---- Document section

The Court’s most recent discussion of the distinction between a civil penalty and criminal punishment is contained in
United States v. Halper,
—U.S.-, 109 S.Ct. 1892, 104 L.Ed.2d 487 (1989). In
Halper,
the Court again considered when a civil penalty might be deemed “punishment” for double jeopardy purposes. The Court distinguished
Mitchell,
noting that it did not address the question raised — “whether a civil sanction, in application, may be so divorced from any remedial goal that it constitutes ‘punishment’ for the purpose of double jeopardy analysis.”
Id.,
109 S.Ct. at 1899. The
Halper
Court postulated that “in determining whether a particular civil sanction constitutes criminal punishment, it is the purposes actually served by the sanction in question, not the underlying nature of the proceeding giving rise to the sanc
tion, that must be evaluated.”
Id.
at 1901 n. 7. The Court held that double jeopardy would be implicated by an additional civil sanction “to the extent that the second sanction may not fairly be characterized as remedial, but only as a deterrent or retribution.”
Id.
at 1902. Though in a particular case the civil penalty authorized may be so extreme and so divorced from the Government’s damages and expenses as to constitute punishment, that case is limited to the situation where the civil sanction is “overwhelmingly disproportionate” to the damages caused by the offender.
Id.
The Court ruled that a sanction of $130,000, compared to the government’s approximated costs of $16,000, was sufficiently disproportionate to constitute a second punishment and a double jeopardy violation.
Id.
at 1904.
C
We agree with the Tax Court that the increased tax penalty imposed under former § 6661(a), as amended by § 8002 of OBRA 1986, is a civil sanction; the ex post facto prohibition is not implicated. Under
Bankers’ Trust,
260 U.S. at 652, 43 S.Ct. at 235, retroactive application of a civil tax penalty does not offend the ex post facto clause.
Helvering v. Mitchell
and
United States v. Halper,
although addressing the question in a different context, provide guidance that confirms the civil character of § 6661.

--------
---- Material provided

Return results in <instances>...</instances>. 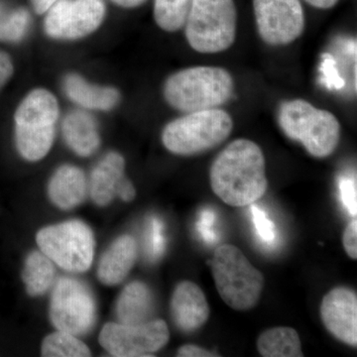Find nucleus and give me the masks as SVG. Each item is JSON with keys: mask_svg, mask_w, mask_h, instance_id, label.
<instances>
[{"mask_svg": "<svg viewBox=\"0 0 357 357\" xmlns=\"http://www.w3.org/2000/svg\"><path fill=\"white\" fill-rule=\"evenodd\" d=\"M213 192L229 206H250L267 191L266 163L261 148L248 139L229 143L211 164Z\"/></svg>", "mask_w": 357, "mask_h": 357, "instance_id": "f257e3e1", "label": "nucleus"}, {"mask_svg": "<svg viewBox=\"0 0 357 357\" xmlns=\"http://www.w3.org/2000/svg\"><path fill=\"white\" fill-rule=\"evenodd\" d=\"M234 81L220 67L187 68L171 75L164 84V98L174 109L190 114L218 109L234 93Z\"/></svg>", "mask_w": 357, "mask_h": 357, "instance_id": "f03ea898", "label": "nucleus"}, {"mask_svg": "<svg viewBox=\"0 0 357 357\" xmlns=\"http://www.w3.org/2000/svg\"><path fill=\"white\" fill-rule=\"evenodd\" d=\"M60 119L57 98L47 89H32L15 114V143L23 159L38 162L50 152Z\"/></svg>", "mask_w": 357, "mask_h": 357, "instance_id": "7ed1b4c3", "label": "nucleus"}, {"mask_svg": "<svg viewBox=\"0 0 357 357\" xmlns=\"http://www.w3.org/2000/svg\"><path fill=\"white\" fill-rule=\"evenodd\" d=\"M278 122L287 137L300 142L316 158L331 156L340 142V126L337 117L328 110L317 109L307 100L298 98L282 103Z\"/></svg>", "mask_w": 357, "mask_h": 357, "instance_id": "20e7f679", "label": "nucleus"}, {"mask_svg": "<svg viewBox=\"0 0 357 357\" xmlns=\"http://www.w3.org/2000/svg\"><path fill=\"white\" fill-rule=\"evenodd\" d=\"M211 271L220 298L232 310L249 311L258 304L264 276L241 249L231 244L218 246L211 260Z\"/></svg>", "mask_w": 357, "mask_h": 357, "instance_id": "39448f33", "label": "nucleus"}, {"mask_svg": "<svg viewBox=\"0 0 357 357\" xmlns=\"http://www.w3.org/2000/svg\"><path fill=\"white\" fill-rule=\"evenodd\" d=\"M232 129L234 121L225 110L190 112L167 124L162 131V142L171 153L192 156L222 144Z\"/></svg>", "mask_w": 357, "mask_h": 357, "instance_id": "423d86ee", "label": "nucleus"}, {"mask_svg": "<svg viewBox=\"0 0 357 357\" xmlns=\"http://www.w3.org/2000/svg\"><path fill=\"white\" fill-rule=\"evenodd\" d=\"M236 21L234 0H192L184 25L185 38L199 53H220L236 41Z\"/></svg>", "mask_w": 357, "mask_h": 357, "instance_id": "0eeeda50", "label": "nucleus"}, {"mask_svg": "<svg viewBox=\"0 0 357 357\" xmlns=\"http://www.w3.org/2000/svg\"><path fill=\"white\" fill-rule=\"evenodd\" d=\"M40 250L58 266L75 273L86 272L95 255V236L81 220L44 227L36 236Z\"/></svg>", "mask_w": 357, "mask_h": 357, "instance_id": "6e6552de", "label": "nucleus"}, {"mask_svg": "<svg viewBox=\"0 0 357 357\" xmlns=\"http://www.w3.org/2000/svg\"><path fill=\"white\" fill-rule=\"evenodd\" d=\"M52 323L59 331L84 335L95 325L96 306L89 289L72 278H61L52 294Z\"/></svg>", "mask_w": 357, "mask_h": 357, "instance_id": "1a4fd4ad", "label": "nucleus"}, {"mask_svg": "<svg viewBox=\"0 0 357 357\" xmlns=\"http://www.w3.org/2000/svg\"><path fill=\"white\" fill-rule=\"evenodd\" d=\"M169 340L170 332L163 319H151L138 325L109 323L100 335L103 349L117 357L153 356Z\"/></svg>", "mask_w": 357, "mask_h": 357, "instance_id": "9d476101", "label": "nucleus"}, {"mask_svg": "<svg viewBox=\"0 0 357 357\" xmlns=\"http://www.w3.org/2000/svg\"><path fill=\"white\" fill-rule=\"evenodd\" d=\"M105 13L103 0H60L47 13L45 32L55 40L84 38L100 27Z\"/></svg>", "mask_w": 357, "mask_h": 357, "instance_id": "9b49d317", "label": "nucleus"}, {"mask_svg": "<svg viewBox=\"0 0 357 357\" xmlns=\"http://www.w3.org/2000/svg\"><path fill=\"white\" fill-rule=\"evenodd\" d=\"M256 27L260 38L270 46H285L305 30L301 0H253Z\"/></svg>", "mask_w": 357, "mask_h": 357, "instance_id": "f8f14e48", "label": "nucleus"}, {"mask_svg": "<svg viewBox=\"0 0 357 357\" xmlns=\"http://www.w3.org/2000/svg\"><path fill=\"white\" fill-rule=\"evenodd\" d=\"M319 314L331 335L349 347H356L357 296L354 290L333 288L324 296Z\"/></svg>", "mask_w": 357, "mask_h": 357, "instance_id": "ddd939ff", "label": "nucleus"}, {"mask_svg": "<svg viewBox=\"0 0 357 357\" xmlns=\"http://www.w3.org/2000/svg\"><path fill=\"white\" fill-rule=\"evenodd\" d=\"M171 312L182 332H197L210 319L211 310L206 295L196 283L183 281L174 290Z\"/></svg>", "mask_w": 357, "mask_h": 357, "instance_id": "4468645a", "label": "nucleus"}, {"mask_svg": "<svg viewBox=\"0 0 357 357\" xmlns=\"http://www.w3.org/2000/svg\"><path fill=\"white\" fill-rule=\"evenodd\" d=\"M63 84L69 100L84 110L109 112L121 100V93L116 89L89 83L77 74L68 75Z\"/></svg>", "mask_w": 357, "mask_h": 357, "instance_id": "2eb2a0df", "label": "nucleus"}, {"mask_svg": "<svg viewBox=\"0 0 357 357\" xmlns=\"http://www.w3.org/2000/svg\"><path fill=\"white\" fill-rule=\"evenodd\" d=\"M88 192L84 171L74 165H63L52 175L48 195L52 203L62 210H72L83 203Z\"/></svg>", "mask_w": 357, "mask_h": 357, "instance_id": "dca6fc26", "label": "nucleus"}, {"mask_svg": "<svg viewBox=\"0 0 357 357\" xmlns=\"http://www.w3.org/2000/svg\"><path fill=\"white\" fill-rule=\"evenodd\" d=\"M126 160L117 152H109L95 167L89 178V194L96 204L105 206L116 197L117 189L126 178Z\"/></svg>", "mask_w": 357, "mask_h": 357, "instance_id": "f3484780", "label": "nucleus"}, {"mask_svg": "<svg viewBox=\"0 0 357 357\" xmlns=\"http://www.w3.org/2000/svg\"><path fill=\"white\" fill-rule=\"evenodd\" d=\"M137 243L132 236L119 237L100 259L98 279L109 286L121 283L132 269L137 260Z\"/></svg>", "mask_w": 357, "mask_h": 357, "instance_id": "a211bd4d", "label": "nucleus"}, {"mask_svg": "<svg viewBox=\"0 0 357 357\" xmlns=\"http://www.w3.org/2000/svg\"><path fill=\"white\" fill-rule=\"evenodd\" d=\"M62 133L68 146L79 156H91L100 148L98 123L86 110H73L66 115Z\"/></svg>", "mask_w": 357, "mask_h": 357, "instance_id": "6ab92c4d", "label": "nucleus"}, {"mask_svg": "<svg viewBox=\"0 0 357 357\" xmlns=\"http://www.w3.org/2000/svg\"><path fill=\"white\" fill-rule=\"evenodd\" d=\"M153 311V294L143 282L128 284L117 301V318L126 325H138L151 321Z\"/></svg>", "mask_w": 357, "mask_h": 357, "instance_id": "aec40b11", "label": "nucleus"}, {"mask_svg": "<svg viewBox=\"0 0 357 357\" xmlns=\"http://www.w3.org/2000/svg\"><path fill=\"white\" fill-rule=\"evenodd\" d=\"M257 349L264 357H303L299 333L289 326L264 331L257 340Z\"/></svg>", "mask_w": 357, "mask_h": 357, "instance_id": "412c9836", "label": "nucleus"}, {"mask_svg": "<svg viewBox=\"0 0 357 357\" xmlns=\"http://www.w3.org/2000/svg\"><path fill=\"white\" fill-rule=\"evenodd\" d=\"M22 279L30 296L38 297L43 295L55 280L54 262L42 251H33L26 258Z\"/></svg>", "mask_w": 357, "mask_h": 357, "instance_id": "4be33fe9", "label": "nucleus"}, {"mask_svg": "<svg viewBox=\"0 0 357 357\" xmlns=\"http://www.w3.org/2000/svg\"><path fill=\"white\" fill-rule=\"evenodd\" d=\"M192 0H154V20L166 32H176L184 27Z\"/></svg>", "mask_w": 357, "mask_h": 357, "instance_id": "5701e85b", "label": "nucleus"}, {"mask_svg": "<svg viewBox=\"0 0 357 357\" xmlns=\"http://www.w3.org/2000/svg\"><path fill=\"white\" fill-rule=\"evenodd\" d=\"M41 354L46 357H86L91 354L86 344L76 335L58 330L45 338Z\"/></svg>", "mask_w": 357, "mask_h": 357, "instance_id": "b1692460", "label": "nucleus"}, {"mask_svg": "<svg viewBox=\"0 0 357 357\" xmlns=\"http://www.w3.org/2000/svg\"><path fill=\"white\" fill-rule=\"evenodd\" d=\"M30 15L24 8L7 11L0 4V40L20 42L29 29Z\"/></svg>", "mask_w": 357, "mask_h": 357, "instance_id": "393cba45", "label": "nucleus"}, {"mask_svg": "<svg viewBox=\"0 0 357 357\" xmlns=\"http://www.w3.org/2000/svg\"><path fill=\"white\" fill-rule=\"evenodd\" d=\"M147 232L148 253L152 259H158L163 255L166 248L165 234L162 220L159 218H151Z\"/></svg>", "mask_w": 357, "mask_h": 357, "instance_id": "a878e982", "label": "nucleus"}, {"mask_svg": "<svg viewBox=\"0 0 357 357\" xmlns=\"http://www.w3.org/2000/svg\"><path fill=\"white\" fill-rule=\"evenodd\" d=\"M253 223L260 239L267 244H273L276 241L277 232L274 222L268 218V215L260 206L251 204Z\"/></svg>", "mask_w": 357, "mask_h": 357, "instance_id": "bb28decb", "label": "nucleus"}, {"mask_svg": "<svg viewBox=\"0 0 357 357\" xmlns=\"http://www.w3.org/2000/svg\"><path fill=\"white\" fill-rule=\"evenodd\" d=\"M217 213L211 208H204L199 213L198 222H197V230L199 236L206 243L215 244L218 241L217 231Z\"/></svg>", "mask_w": 357, "mask_h": 357, "instance_id": "cd10ccee", "label": "nucleus"}, {"mask_svg": "<svg viewBox=\"0 0 357 357\" xmlns=\"http://www.w3.org/2000/svg\"><path fill=\"white\" fill-rule=\"evenodd\" d=\"M340 199L351 217L356 218L357 196L356 176H342L338 180Z\"/></svg>", "mask_w": 357, "mask_h": 357, "instance_id": "c85d7f7f", "label": "nucleus"}, {"mask_svg": "<svg viewBox=\"0 0 357 357\" xmlns=\"http://www.w3.org/2000/svg\"><path fill=\"white\" fill-rule=\"evenodd\" d=\"M342 244L347 255L351 259L356 260L357 258V220H352L347 225L342 236Z\"/></svg>", "mask_w": 357, "mask_h": 357, "instance_id": "c756f323", "label": "nucleus"}, {"mask_svg": "<svg viewBox=\"0 0 357 357\" xmlns=\"http://www.w3.org/2000/svg\"><path fill=\"white\" fill-rule=\"evenodd\" d=\"M14 67L13 61L6 52L0 51V88L13 77Z\"/></svg>", "mask_w": 357, "mask_h": 357, "instance_id": "7c9ffc66", "label": "nucleus"}, {"mask_svg": "<svg viewBox=\"0 0 357 357\" xmlns=\"http://www.w3.org/2000/svg\"><path fill=\"white\" fill-rule=\"evenodd\" d=\"M180 357H213L218 354L195 344H185L180 347L177 354Z\"/></svg>", "mask_w": 357, "mask_h": 357, "instance_id": "2f4dec72", "label": "nucleus"}, {"mask_svg": "<svg viewBox=\"0 0 357 357\" xmlns=\"http://www.w3.org/2000/svg\"><path fill=\"white\" fill-rule=\"evenodd\" d=\"M116 196L124 202H131L135 198V188L128 178L126 177L121 181V185H119V189H117Z\"/></svg>", "mask_w": 357, "mask_h": 357, "instance_id": "473e14b6", "label": "nucleus"}, {"mask_svg": "<svg viewBox=\"0 0 357 357\" xmlns=\"http://www.w3.org/2000/svg\"><path fill=\"white\" fill-rule=\"evenodd\" d=\"M330 59H326L325 61V63H324V74H325L326 76V83L328 84V86H335V88H338V84L337 83V82H340V83H342V79L338 77L337 75V70H335V68H333V60L332 57H328Z\"/></svg>", "mask_w": 357, "mask_h": 357, "instance_id": "72a5a7b5", "label": "nucleus"}, {"mask_svg": "<svg viewBox=\"0 0 357 357\" xmlns=\"http://www.w3.org/2000/svg\"><path fill=\"white\" fill-rule=\"evenodd\" d=\"M60 0H31L33 8L37 14H44L55 6Z\"/></svg>", "mask_w": 357, "mask_h": 357, "instance_id": "f704fd0d", "label": "nucleus"}, {"mask_svg": "<svg viewBox=\"0 0 357 357\" xmlns=\"http://www.w3.org/2000/svg\"><path fill=\"white\" fill-rule=\"evenodd\" d=\"M307 4L318 9L333 8L340 0H305Z\"/></svg>", "mask_w": 357, "mask_h": 357, "instance_id": "c9c22d12", "label": "nucleus"}, {"mask_svg": "<svg viewBox=\"0 0 357 357\" xmlns=\"http://www.w3.org/2000/svg\"><path fill=\"white\" fill-rule=\"evenodd\" d=\"M116 6L123 7V8H135L142 6L146 0H112Z\"/></svg>", "mask_w": 357, "mask_h": 357, "instance_id": "e433bc0d", "label": "nucleus"}]
</instances>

--------

▸ **Task set**:
A) In the opinion excerpt on civil penalties, what did the government's costs come to in Halper, by the Court's estimate?
B) From the opinion excerpt on civil penalties, return the passage that begins at the words "at 1902. Though" and stops after "by the offender.".
C) According to the opinion excerpt on civil penalties, why does the increased tax penalty under former § 6661(a) not raise an ex post facto problem?

▸ **The responses**:
A) About $16,000.

B)
at 1902. Though in a particular case the civil penalty authorized may be so extreme and so divorced from the Government’s damages and expenses as to constitute punishment, that case is limited to the situation where the civil sanction is “overwhelmingly disproportionate” to the damages caused by the offender.

C) The penalty is a civil sanction, not criminal punishment. Under Bankers' Trust, applying a civil tax penalty retroactively does not offend the ex post facto clause.